RECORDS SUPPLIED:

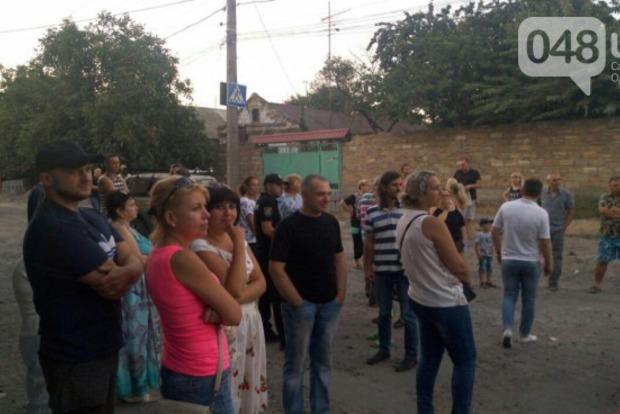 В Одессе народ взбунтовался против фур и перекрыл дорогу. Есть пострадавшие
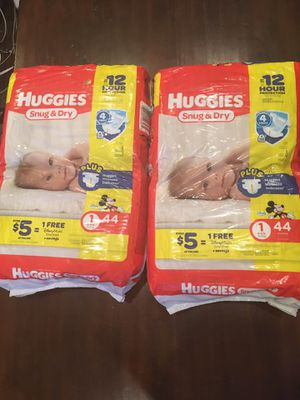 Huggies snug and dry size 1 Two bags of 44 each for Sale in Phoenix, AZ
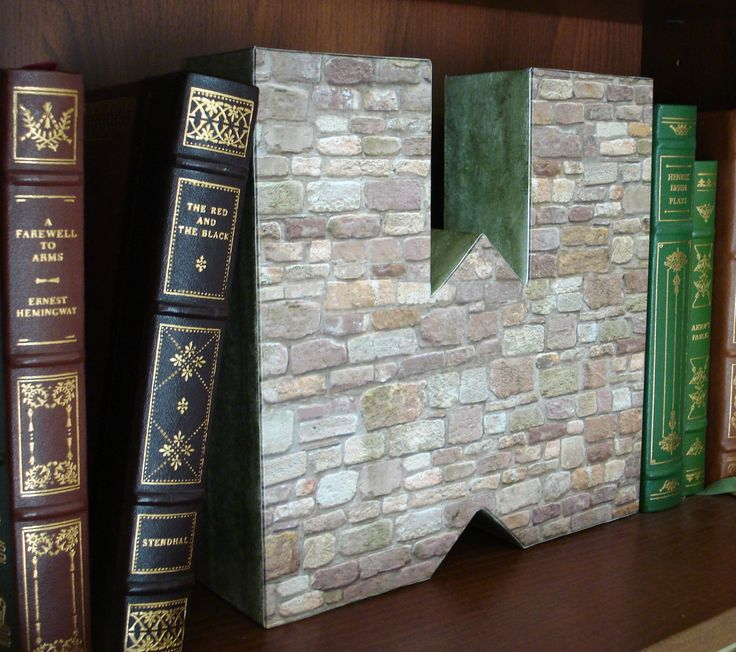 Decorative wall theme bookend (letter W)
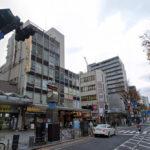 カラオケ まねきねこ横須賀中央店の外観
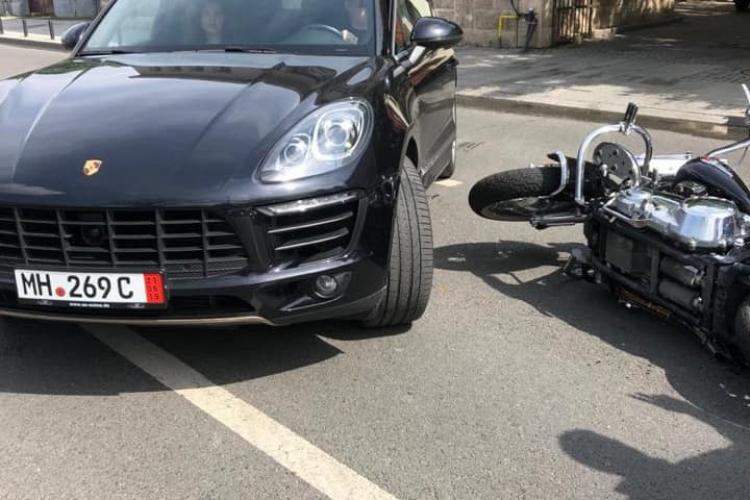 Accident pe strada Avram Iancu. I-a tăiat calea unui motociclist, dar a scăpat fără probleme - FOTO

EXERCISE GOAL:
Each line from the one holding "カラオケ まねきねこ横須賀中央店の外観" through the end of the listing is to be output exactly, both ends included, with no other lines and the pictures left out.

COMPLETED EXERCISE:
 カラオケ まねきねこ横須賀中央店の外観
 Accident pe strada Avram Iancu. I-a tăiat calea unui motociclist, dar a scăpat fără probleme - FOTO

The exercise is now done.